Ingenieurgeologische und bodenmechanische Untersuchungen an Kriechhängen
Investigations of sliding slopes have indicated that the sliding and creeping phenomena occuring in slopes consisting of overconsolidated clay cannot be explained on the basis of shear strength parameters determined in conventional laboratory tests. Thus it follows that when engineering activities take place on such slopes particular attention and improved soil mechanics research methods are required for a reliable prediction of slope stability.
The primary object of this investigation was to develop and test such a method. When developing this method procedure special emphasis was placed on geological factors like stratification, softened zones and weathering which influence clay slope stability.
Three slopes (located at the western edge of the Schwäbisch Alb; fig.1),on which failure has already taken place in form of sliding or creeping have been investigated, namely:
A creeping slope of Keuper marl (Higher Triassic) near Hechingen, a slipped slope (Middle Jurassic) near Thanheim and a creeping Keuper marl slope near Böbingen/Schwäbisch Gmünd. These slopes were mapped and explored using engineering geology methods. Soil samples for laboratory tests were taken from boreholes. Location of the shear bands were determined by inclinomter measurements performed inside boreholes (fig. 7). The groundwater levels within the sliding body were observed in additional shallow boreholes, as the exploration drillings showed a deeper groundwater table which was not significant for the slope stability.
Soil mechanics index tests were used for soil Classification and to determine the weathering categories. Specimens obtained from the presumed shear bands were tested in direct shear, ring shear, and triaxial tests. These tests were evaluated with respect to the angle of total shear strength, ϕ’r, and the angle of residual shear strength, ϕ’r. These shear parameters were considered the most suitable ones to model the shear strength of the observed softened bands in the overconsolidated clay.

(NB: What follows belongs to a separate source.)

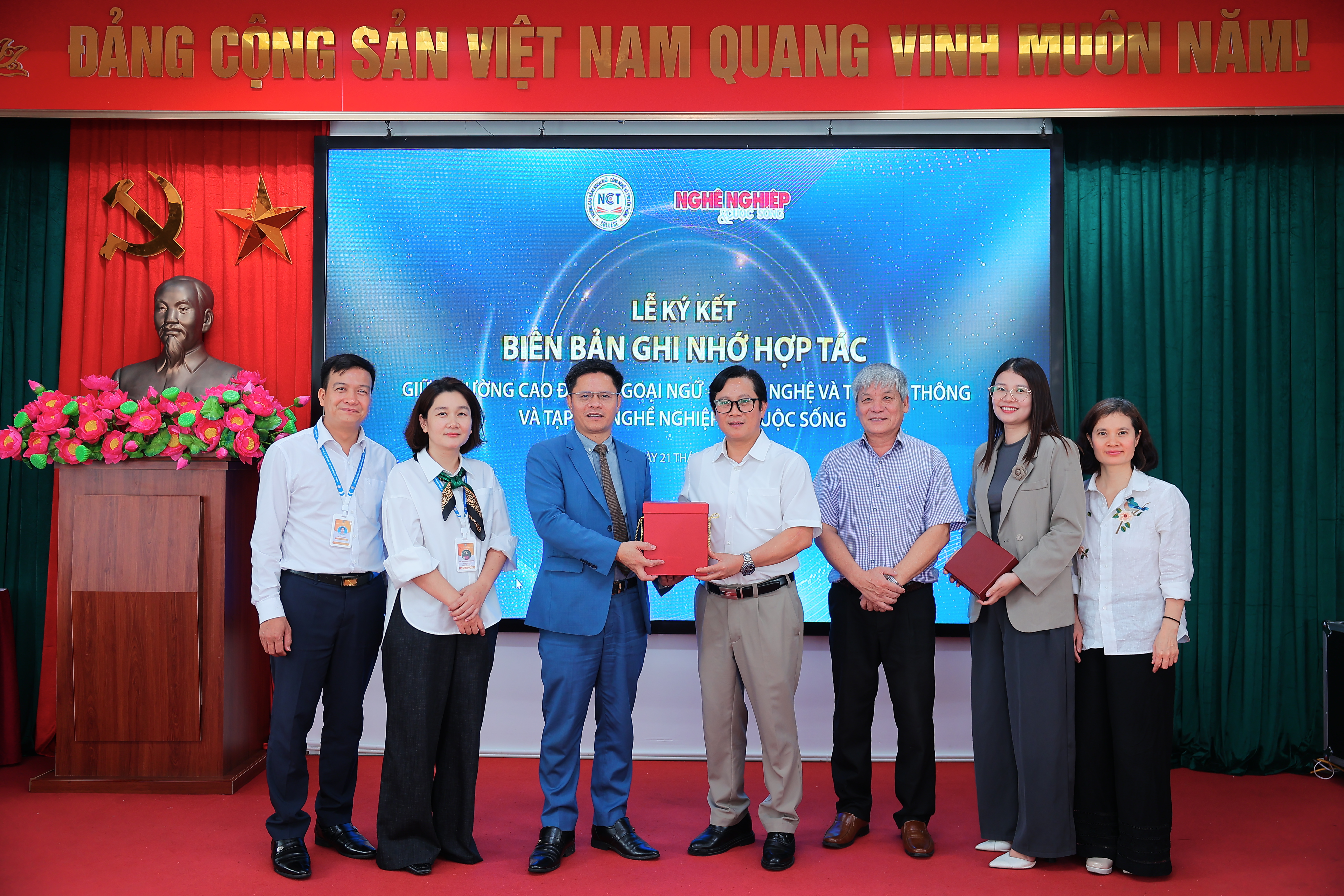 Tổng Biên tập Tạp chí Nghề nghiệp và Cuộc sống, ông Lê Anh Đạt (áo trắng) tặng quà lưu niệm cho trường CĐ Ngoại ngữ - Công nghệ và Truyền thông. 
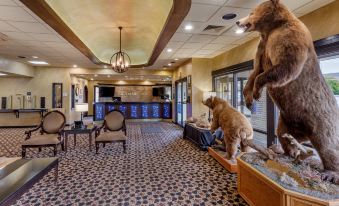 a room with a large stuffed bear on the wall and chairs around a counter at Best Western Dunmar Inn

In the backcalculations the sliding mass was assumed to consist of several rigid blocks moving relative to each other and the fixed subsoil along plane slip surfaces (kinematically admissible rigid body failure mechanism, fig. 8). The number, size and dimensions of these blocks were determined on the basis of field measurements and morphological conditions. The values for ϕ’s and ϕ’r obtained by backcalculations were lower than those values measured by shear tests. The difference in the case of direct shear and triaxial tests was of the order of 2 to 5 degrees, while for the ring shear test is was about 2 to 4 degrees. The measured values for ϕ’s varied from 13 to 25 degrees while those of ϕ’r were between 9 and 20 degrees.
In clay slope stability-analysis geological investigation plays an important role and should be performed in the first stage of the investigation in order to establish an efficient research programme.
A reliable prediction of slope stability is very dependent on the location of the shear bands being determined accurately. The location of the shear bands may be found by means of weathering categories, but when slope supporting structures are used the location of the shear bands should be determined by inclinometer measurements (fig. 9).
Commonly applied shear strengh parameters as ϕ’, c’ (effective shear Parameters of the overconsolidated clay) and cu (undrained cohesion), determined in conventional tests, are not suitable for slope stability analyses because there is no cohesion from the overconsolidation. The ϕ’s and ϕ’r values also seem to be a little to high and should therefore be used with a higher safety factor. If possible backcalculated values should be used.